======== Records for this task ========
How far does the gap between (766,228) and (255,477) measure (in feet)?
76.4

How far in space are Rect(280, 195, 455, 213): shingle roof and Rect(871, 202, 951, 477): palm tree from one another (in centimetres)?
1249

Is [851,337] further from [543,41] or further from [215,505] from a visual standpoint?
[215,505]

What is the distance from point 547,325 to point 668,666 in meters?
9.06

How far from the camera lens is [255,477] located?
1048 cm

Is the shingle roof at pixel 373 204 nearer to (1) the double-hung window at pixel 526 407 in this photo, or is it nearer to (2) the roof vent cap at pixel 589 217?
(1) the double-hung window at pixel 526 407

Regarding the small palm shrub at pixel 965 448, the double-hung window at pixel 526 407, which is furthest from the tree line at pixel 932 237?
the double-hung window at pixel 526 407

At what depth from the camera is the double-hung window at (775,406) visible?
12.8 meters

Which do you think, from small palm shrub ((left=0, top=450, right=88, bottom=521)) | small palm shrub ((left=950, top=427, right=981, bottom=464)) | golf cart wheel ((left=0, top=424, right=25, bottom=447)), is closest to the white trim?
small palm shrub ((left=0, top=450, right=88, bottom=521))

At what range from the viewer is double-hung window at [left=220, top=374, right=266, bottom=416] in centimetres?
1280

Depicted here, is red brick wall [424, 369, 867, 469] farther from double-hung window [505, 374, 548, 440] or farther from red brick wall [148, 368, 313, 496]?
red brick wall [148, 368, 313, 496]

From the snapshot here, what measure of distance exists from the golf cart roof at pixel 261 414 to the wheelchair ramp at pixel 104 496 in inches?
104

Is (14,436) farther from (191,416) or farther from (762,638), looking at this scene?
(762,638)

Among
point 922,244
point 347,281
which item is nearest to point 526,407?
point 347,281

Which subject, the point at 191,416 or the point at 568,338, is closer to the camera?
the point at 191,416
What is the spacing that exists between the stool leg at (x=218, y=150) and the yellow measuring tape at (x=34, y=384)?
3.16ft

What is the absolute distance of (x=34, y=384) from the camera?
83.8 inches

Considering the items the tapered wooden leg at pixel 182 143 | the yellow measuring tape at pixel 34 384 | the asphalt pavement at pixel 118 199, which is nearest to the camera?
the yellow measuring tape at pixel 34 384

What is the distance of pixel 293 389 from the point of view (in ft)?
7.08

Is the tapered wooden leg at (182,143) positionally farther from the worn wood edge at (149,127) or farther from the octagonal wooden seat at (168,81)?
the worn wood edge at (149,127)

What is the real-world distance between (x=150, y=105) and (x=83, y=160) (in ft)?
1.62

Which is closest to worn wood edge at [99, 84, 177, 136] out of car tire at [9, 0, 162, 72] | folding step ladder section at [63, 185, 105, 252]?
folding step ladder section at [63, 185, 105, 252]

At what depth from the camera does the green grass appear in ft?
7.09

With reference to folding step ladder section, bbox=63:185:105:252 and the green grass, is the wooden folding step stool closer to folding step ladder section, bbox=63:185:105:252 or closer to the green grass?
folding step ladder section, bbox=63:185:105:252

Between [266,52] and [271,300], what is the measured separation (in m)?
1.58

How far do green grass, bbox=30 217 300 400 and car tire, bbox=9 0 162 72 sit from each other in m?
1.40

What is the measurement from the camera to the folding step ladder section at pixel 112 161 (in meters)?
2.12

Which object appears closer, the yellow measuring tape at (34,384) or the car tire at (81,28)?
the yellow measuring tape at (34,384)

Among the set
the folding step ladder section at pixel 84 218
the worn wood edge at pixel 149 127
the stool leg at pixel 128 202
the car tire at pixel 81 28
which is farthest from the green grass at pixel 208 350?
========
Problem to work on: Report each line of the rows above that contains the word "here". Treat uppercase and lowercase as different.

Completed exercise:
Depicted here, is red brick wall [424, 369, 867, 469] farther from double-hung window [505, 374, 548, 440] or farther from red brick wall [148, 368, 313, 496]?
From the snapshot here, what measure of distance exists from the golf cart roof at pixel 261 414 to the wheelchair ramp at pixel 104 496 in inches?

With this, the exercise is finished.